[ 
https://issues.apache.org/jira/browse/FLINK-33963?page=com.atlassian.jira.plugin.system.issuetabpanels:comment-tabpanel&focusedCommentId=17814014#comment-17814014
 ] 

xuyang edited comment on FLINK-33963 at 2/4/24 2:34 AM:
--------------------------------------------------------

I agree that we should be more rigorous in our consideration of whether a 
scalar function should be reused.

However, in the scenario you mentioned, if the path can be extracted once and 
used permanently, it then implies that the path is a constant across all 
elements. In such a case, using two scalar functions might not be the best 
choice. That's why I just say this is not a uncommon scenario.

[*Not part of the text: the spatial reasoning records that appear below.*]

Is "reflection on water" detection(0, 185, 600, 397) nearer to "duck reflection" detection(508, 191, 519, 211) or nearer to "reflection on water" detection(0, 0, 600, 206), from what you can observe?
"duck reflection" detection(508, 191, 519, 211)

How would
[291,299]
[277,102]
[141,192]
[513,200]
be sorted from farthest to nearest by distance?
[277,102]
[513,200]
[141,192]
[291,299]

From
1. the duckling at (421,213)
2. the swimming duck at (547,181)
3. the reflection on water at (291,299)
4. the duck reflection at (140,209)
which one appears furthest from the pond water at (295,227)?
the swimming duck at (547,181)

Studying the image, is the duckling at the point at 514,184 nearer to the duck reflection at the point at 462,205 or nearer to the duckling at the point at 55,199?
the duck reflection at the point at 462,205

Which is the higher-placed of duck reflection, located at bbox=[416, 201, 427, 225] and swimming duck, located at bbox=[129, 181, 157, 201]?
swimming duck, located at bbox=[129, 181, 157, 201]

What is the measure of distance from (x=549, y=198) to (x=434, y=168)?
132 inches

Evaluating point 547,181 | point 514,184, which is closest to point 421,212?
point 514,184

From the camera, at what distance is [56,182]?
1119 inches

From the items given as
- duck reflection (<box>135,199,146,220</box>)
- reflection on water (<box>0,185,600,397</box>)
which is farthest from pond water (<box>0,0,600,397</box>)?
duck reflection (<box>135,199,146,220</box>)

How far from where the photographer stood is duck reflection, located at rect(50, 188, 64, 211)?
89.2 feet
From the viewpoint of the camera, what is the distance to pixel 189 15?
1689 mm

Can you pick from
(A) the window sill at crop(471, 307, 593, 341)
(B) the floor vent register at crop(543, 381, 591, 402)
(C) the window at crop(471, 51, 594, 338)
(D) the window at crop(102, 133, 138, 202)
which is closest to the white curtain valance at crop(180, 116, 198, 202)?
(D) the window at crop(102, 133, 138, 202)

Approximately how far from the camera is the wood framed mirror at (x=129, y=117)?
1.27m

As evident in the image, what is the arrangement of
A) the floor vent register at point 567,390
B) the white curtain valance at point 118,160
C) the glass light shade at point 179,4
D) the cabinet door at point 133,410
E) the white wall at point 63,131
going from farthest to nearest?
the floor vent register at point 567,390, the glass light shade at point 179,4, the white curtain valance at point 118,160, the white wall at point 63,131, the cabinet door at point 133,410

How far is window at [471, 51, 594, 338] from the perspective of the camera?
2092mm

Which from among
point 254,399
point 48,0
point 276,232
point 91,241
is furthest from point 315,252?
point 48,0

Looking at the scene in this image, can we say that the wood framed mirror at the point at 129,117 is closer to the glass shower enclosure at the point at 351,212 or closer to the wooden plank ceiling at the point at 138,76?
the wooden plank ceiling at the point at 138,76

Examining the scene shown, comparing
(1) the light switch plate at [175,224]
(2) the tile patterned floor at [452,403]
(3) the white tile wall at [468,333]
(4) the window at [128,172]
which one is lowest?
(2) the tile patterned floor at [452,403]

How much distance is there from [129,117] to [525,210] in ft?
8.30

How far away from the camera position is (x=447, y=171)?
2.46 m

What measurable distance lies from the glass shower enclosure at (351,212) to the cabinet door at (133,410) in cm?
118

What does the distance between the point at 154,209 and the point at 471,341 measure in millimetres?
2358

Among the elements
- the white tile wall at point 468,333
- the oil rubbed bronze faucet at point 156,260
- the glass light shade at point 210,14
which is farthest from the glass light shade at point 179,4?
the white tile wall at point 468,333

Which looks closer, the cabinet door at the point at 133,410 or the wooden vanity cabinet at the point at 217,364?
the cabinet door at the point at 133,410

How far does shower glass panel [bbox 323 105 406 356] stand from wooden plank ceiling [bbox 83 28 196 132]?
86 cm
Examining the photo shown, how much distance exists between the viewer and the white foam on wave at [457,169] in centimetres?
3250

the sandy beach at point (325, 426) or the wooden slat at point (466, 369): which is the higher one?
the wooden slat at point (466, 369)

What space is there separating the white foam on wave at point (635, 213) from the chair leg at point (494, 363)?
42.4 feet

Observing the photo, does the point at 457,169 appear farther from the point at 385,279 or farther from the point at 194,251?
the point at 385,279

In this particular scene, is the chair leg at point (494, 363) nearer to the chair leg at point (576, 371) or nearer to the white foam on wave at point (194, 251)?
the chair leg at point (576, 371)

was (Author: xuyangzhong):
I agree that we should be more rigorous in our consideration of whether a 
scalar function should be reused.

However, in the scenario you mentioned, if the path can be extracted once and 
used permanently, it then implies that the path is a constant across all 
elements. In such a case, using a scalar function might not be the best choice. 
That's why I just say this is not a uncommon scenario.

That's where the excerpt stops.